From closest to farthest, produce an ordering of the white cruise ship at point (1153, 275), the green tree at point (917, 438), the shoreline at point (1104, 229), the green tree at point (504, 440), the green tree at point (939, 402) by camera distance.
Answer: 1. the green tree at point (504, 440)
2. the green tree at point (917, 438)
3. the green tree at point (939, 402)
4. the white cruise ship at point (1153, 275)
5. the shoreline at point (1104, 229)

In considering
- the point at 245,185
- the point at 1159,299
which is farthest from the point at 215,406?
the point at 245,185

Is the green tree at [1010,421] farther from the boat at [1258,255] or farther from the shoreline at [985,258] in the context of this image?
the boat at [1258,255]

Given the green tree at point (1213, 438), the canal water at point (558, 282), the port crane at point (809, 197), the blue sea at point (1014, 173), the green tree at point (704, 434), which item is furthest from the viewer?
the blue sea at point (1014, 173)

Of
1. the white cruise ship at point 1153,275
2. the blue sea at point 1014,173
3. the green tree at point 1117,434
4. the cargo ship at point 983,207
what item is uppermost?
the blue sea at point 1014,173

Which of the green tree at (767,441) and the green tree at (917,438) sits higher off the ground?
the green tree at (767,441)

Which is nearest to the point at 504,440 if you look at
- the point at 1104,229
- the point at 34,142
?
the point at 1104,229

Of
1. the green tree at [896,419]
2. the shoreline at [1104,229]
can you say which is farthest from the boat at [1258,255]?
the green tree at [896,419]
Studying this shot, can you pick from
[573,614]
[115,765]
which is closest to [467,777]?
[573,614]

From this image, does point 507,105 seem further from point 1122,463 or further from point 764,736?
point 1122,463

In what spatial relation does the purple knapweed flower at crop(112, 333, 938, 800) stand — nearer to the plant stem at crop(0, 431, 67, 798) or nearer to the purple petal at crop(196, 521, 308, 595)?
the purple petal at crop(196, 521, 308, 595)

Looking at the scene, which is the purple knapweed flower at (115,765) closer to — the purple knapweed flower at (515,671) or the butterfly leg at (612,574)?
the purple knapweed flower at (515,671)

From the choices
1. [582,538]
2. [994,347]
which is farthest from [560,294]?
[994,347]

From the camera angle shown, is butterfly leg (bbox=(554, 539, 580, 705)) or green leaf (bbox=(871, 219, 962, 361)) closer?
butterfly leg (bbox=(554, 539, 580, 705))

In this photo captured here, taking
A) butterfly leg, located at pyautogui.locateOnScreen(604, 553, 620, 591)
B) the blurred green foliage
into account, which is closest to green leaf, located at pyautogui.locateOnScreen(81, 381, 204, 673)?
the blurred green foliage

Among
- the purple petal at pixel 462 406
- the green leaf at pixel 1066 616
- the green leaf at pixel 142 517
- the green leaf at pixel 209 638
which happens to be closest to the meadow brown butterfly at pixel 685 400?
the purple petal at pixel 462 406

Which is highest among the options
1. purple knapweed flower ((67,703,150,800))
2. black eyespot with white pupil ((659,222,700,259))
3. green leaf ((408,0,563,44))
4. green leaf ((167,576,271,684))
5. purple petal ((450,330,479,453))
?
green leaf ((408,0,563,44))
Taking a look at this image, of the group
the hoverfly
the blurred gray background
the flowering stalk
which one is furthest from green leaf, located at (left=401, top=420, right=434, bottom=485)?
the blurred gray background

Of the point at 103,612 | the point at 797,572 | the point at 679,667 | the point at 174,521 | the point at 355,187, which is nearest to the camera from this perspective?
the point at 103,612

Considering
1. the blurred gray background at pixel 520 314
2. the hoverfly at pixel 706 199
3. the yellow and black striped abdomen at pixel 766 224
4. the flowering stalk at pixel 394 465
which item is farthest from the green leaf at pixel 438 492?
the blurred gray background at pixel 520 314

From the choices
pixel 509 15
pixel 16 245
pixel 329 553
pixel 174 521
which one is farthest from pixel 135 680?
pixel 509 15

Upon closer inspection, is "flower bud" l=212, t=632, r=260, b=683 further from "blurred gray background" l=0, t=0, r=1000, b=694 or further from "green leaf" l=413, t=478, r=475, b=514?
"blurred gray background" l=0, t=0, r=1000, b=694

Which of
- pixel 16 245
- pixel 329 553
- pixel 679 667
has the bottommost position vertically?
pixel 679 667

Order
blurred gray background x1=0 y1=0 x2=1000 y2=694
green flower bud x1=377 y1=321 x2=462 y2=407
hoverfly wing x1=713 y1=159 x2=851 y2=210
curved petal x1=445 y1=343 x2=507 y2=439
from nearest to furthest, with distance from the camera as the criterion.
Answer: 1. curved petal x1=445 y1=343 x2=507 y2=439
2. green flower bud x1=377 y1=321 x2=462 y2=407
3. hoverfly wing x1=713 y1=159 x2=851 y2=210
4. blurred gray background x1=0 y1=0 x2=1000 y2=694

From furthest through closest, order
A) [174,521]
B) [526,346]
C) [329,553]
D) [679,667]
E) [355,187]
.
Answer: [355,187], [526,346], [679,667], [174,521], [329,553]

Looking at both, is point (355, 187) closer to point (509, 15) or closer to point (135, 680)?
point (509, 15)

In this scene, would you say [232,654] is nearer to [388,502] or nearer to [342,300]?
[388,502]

-=-=-

§ PROBLEM DETAILS: Starting from the very first of the rows above and going on through the line containing "3. the green tree at point (939, 402)", repeat those lines word for word.

§ RESULT OF THE EXERCISE:
From closest to farthest, produce an ordering of the white cruise ship at point (1153, 275), the green tree at point (917, 438), the shoreline at point (1104, 229), the green tree at point (504, 440), the green tree at point (939, 402) by camera distance.
Answer: 1. the green tree at point (504, 440)
2. the green tree at point (917, 438)
3. the green tree at point (939, 402)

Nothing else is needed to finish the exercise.